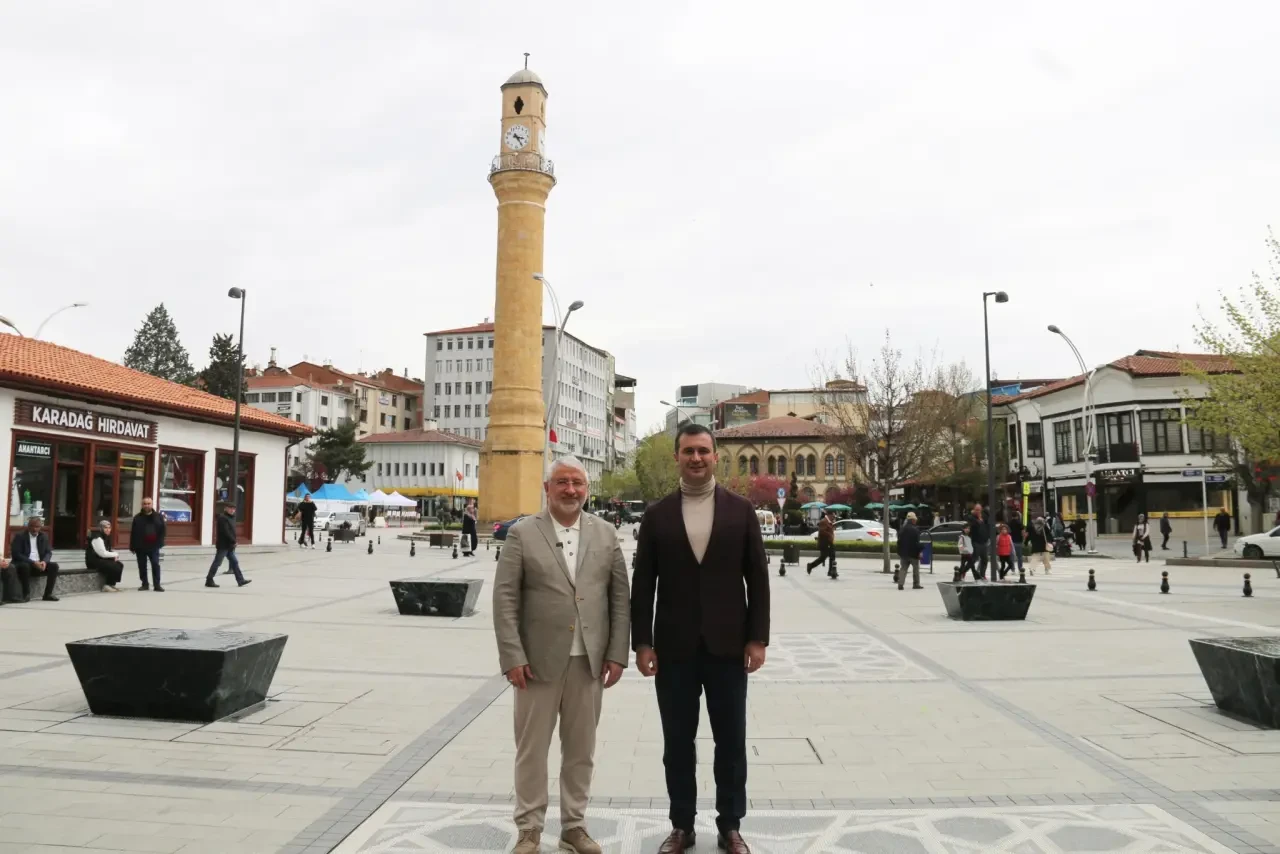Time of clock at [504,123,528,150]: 3:24
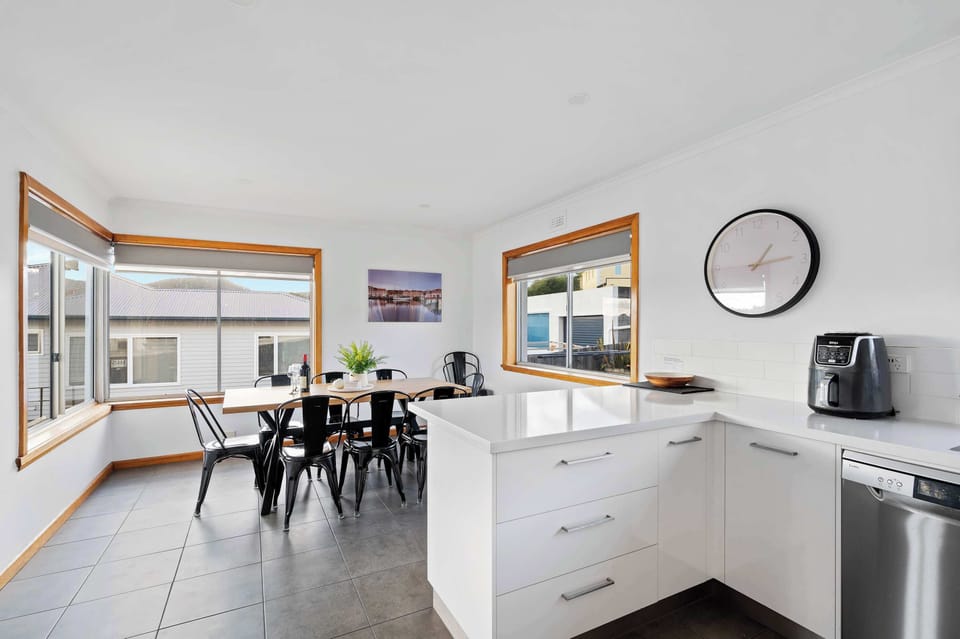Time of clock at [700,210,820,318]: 1:14
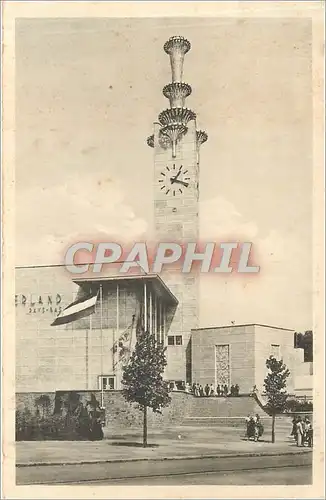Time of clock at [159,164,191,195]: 1:18
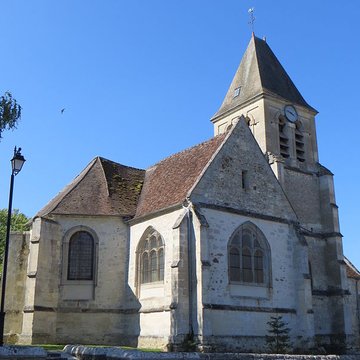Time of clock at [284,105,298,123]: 9:48
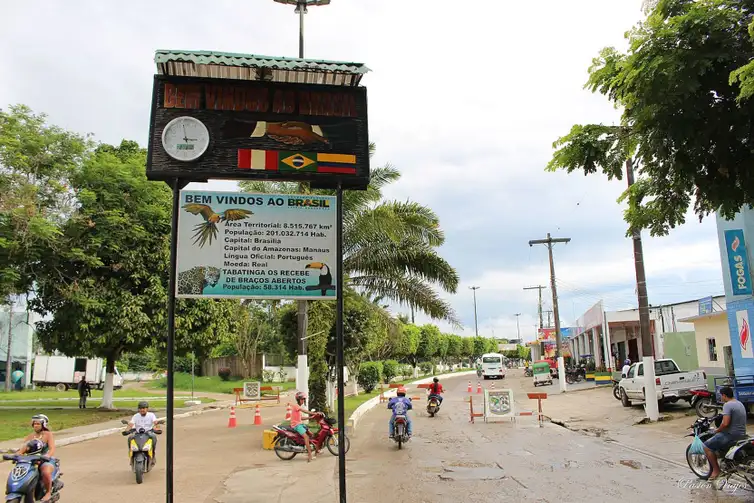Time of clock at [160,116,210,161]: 2:58
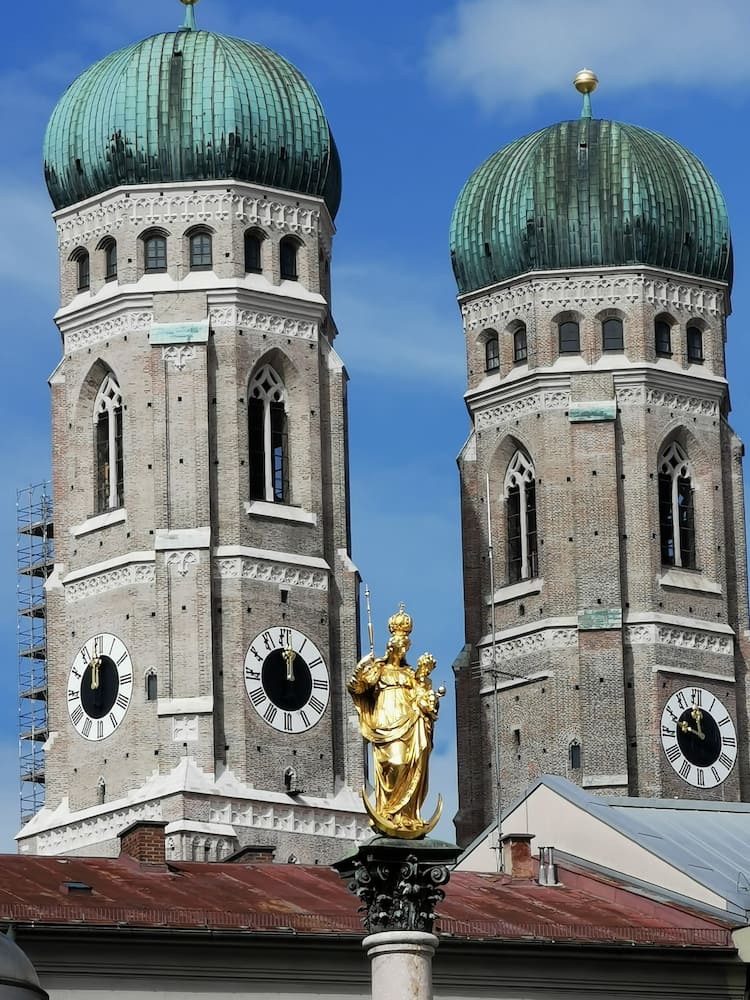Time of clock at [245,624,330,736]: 12:02
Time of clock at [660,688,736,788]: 11:48
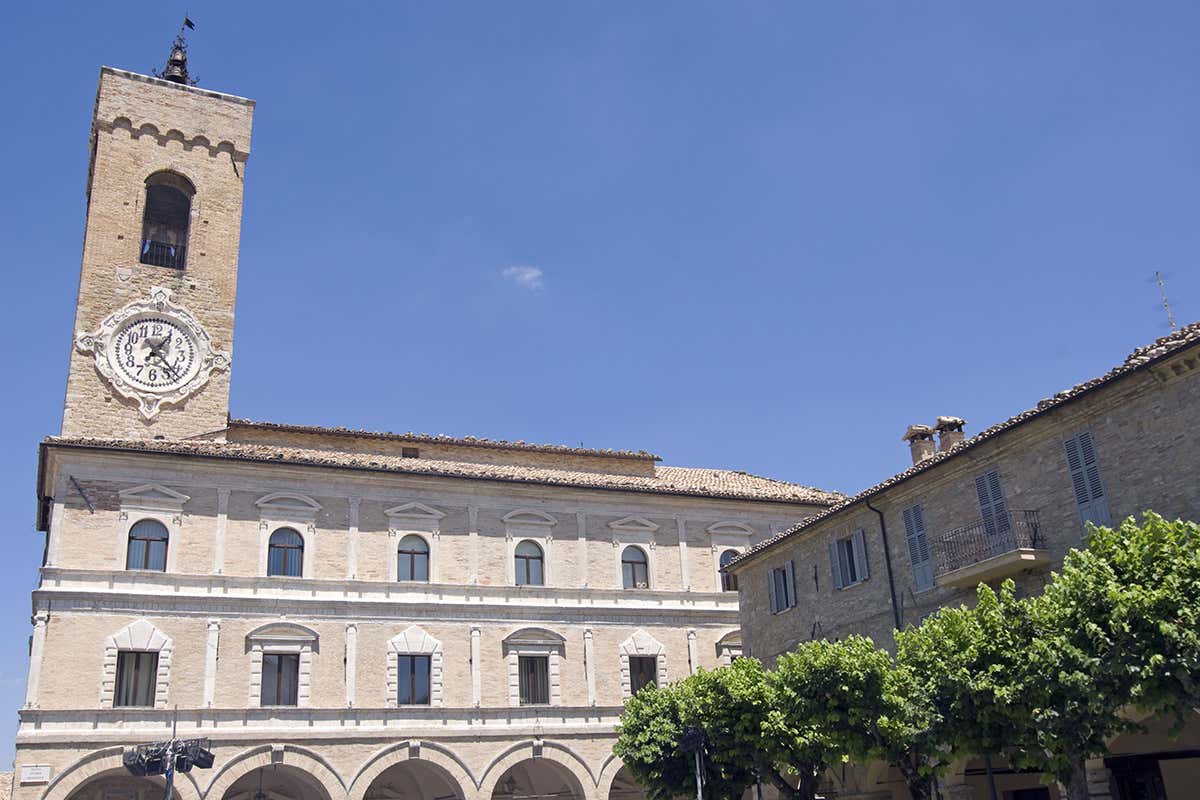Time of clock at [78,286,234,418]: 1:24
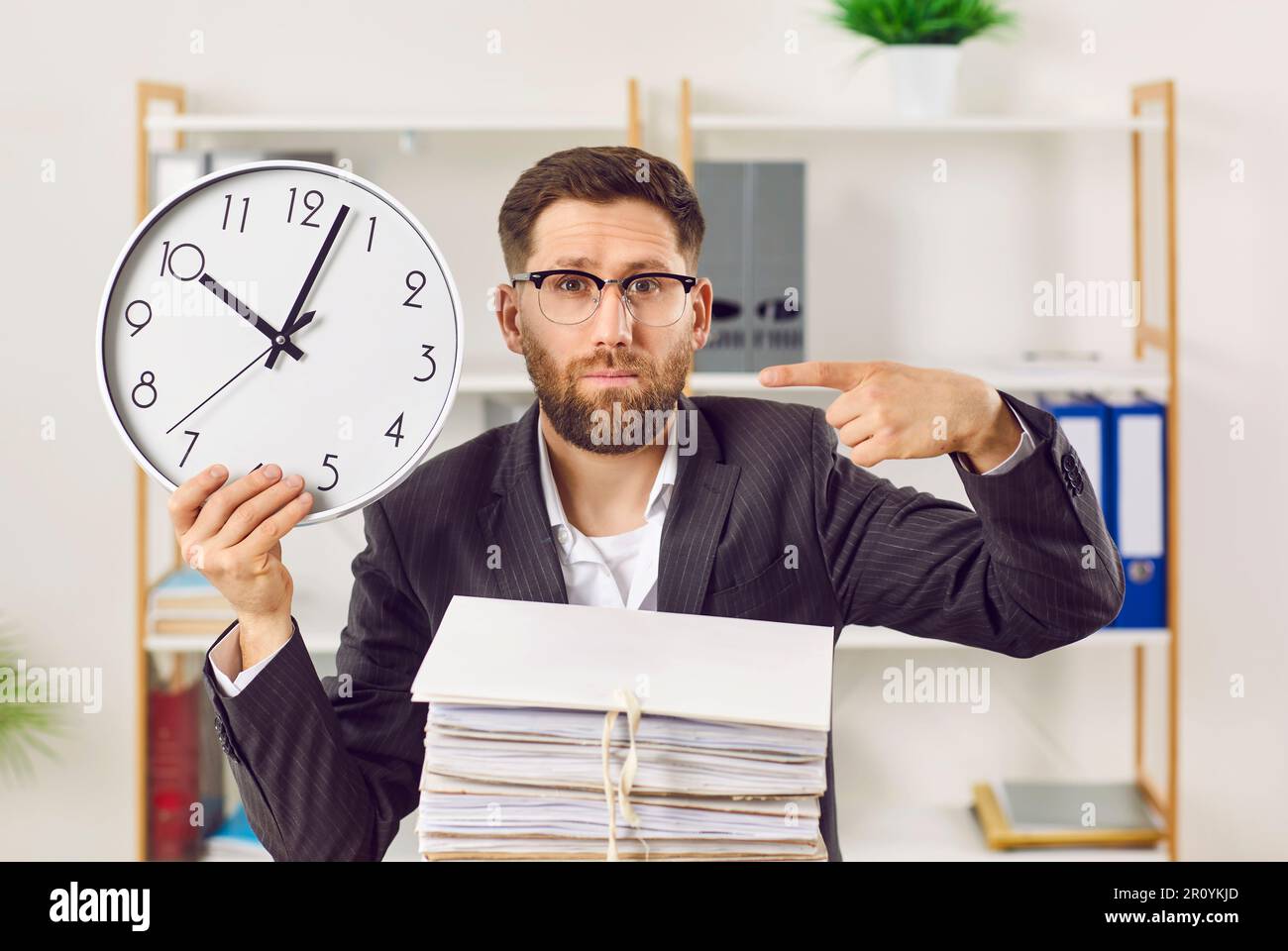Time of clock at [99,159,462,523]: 10:02
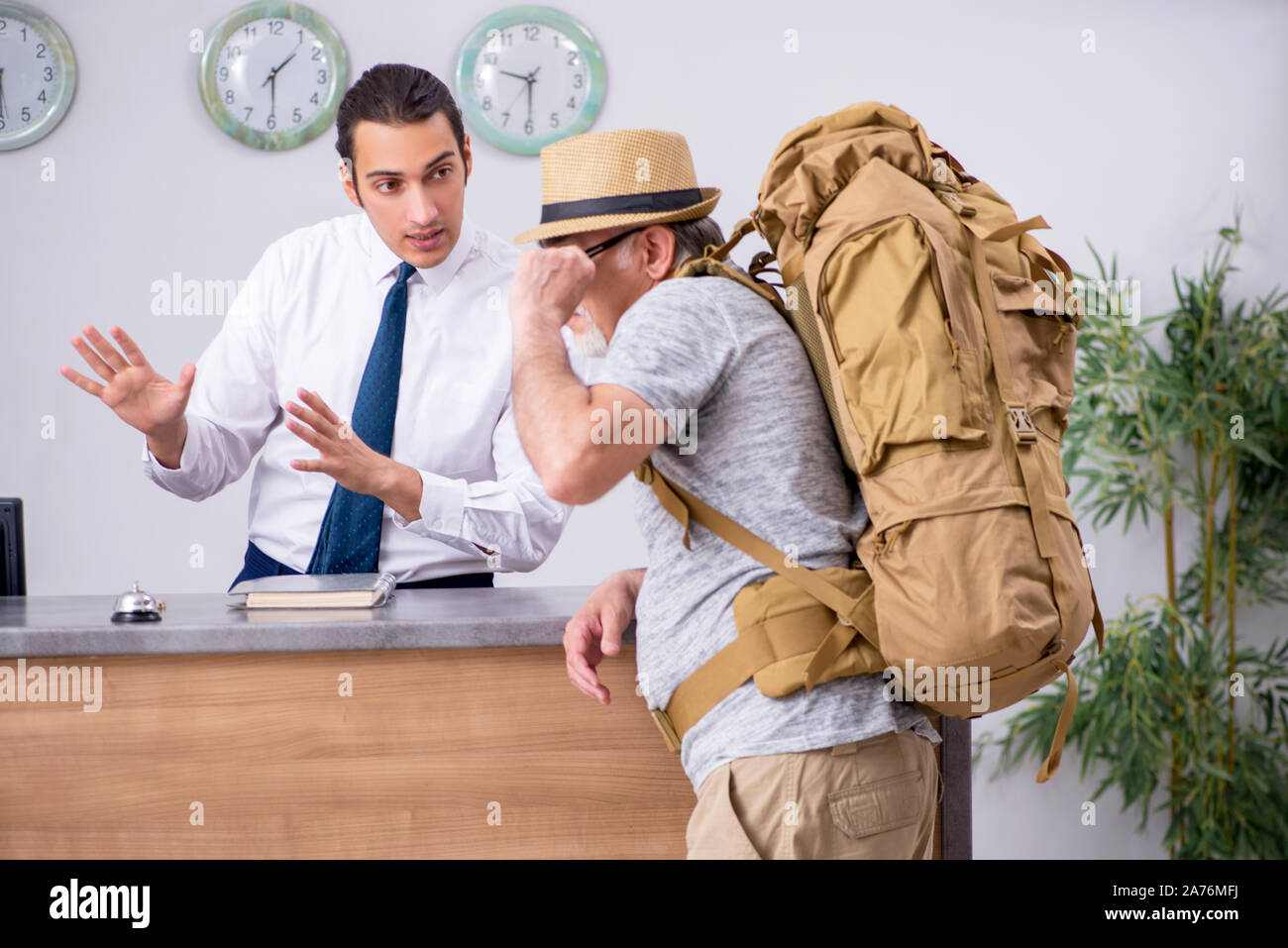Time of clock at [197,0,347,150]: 1:29
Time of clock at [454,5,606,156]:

****

→ Set exercise
Could you extract the text of every record above verbatim, one line per record, leaving the pictures out?

→ Task response
Time of clock at [504,123,528,150]: 3:24
Time of clock at [700,210,820,318]: 1:14
Time of clock at [159,164,191,195]: 1:18
Time of clock at [284,105,298,123]: 9:48
Time of clock at [160,116,210,161]: 2:58
Time of clock at [245,624,330,736]: 12:02
Time of clock at [660,688,736,788]: 11:48
Time of clock at [78,286,234,418]: 1:24
Time of clock at [99,159,462,523]: 10:02
Time of clock at [197,0,347,150]: 1:29
Time of clock at [454,5,606,156]:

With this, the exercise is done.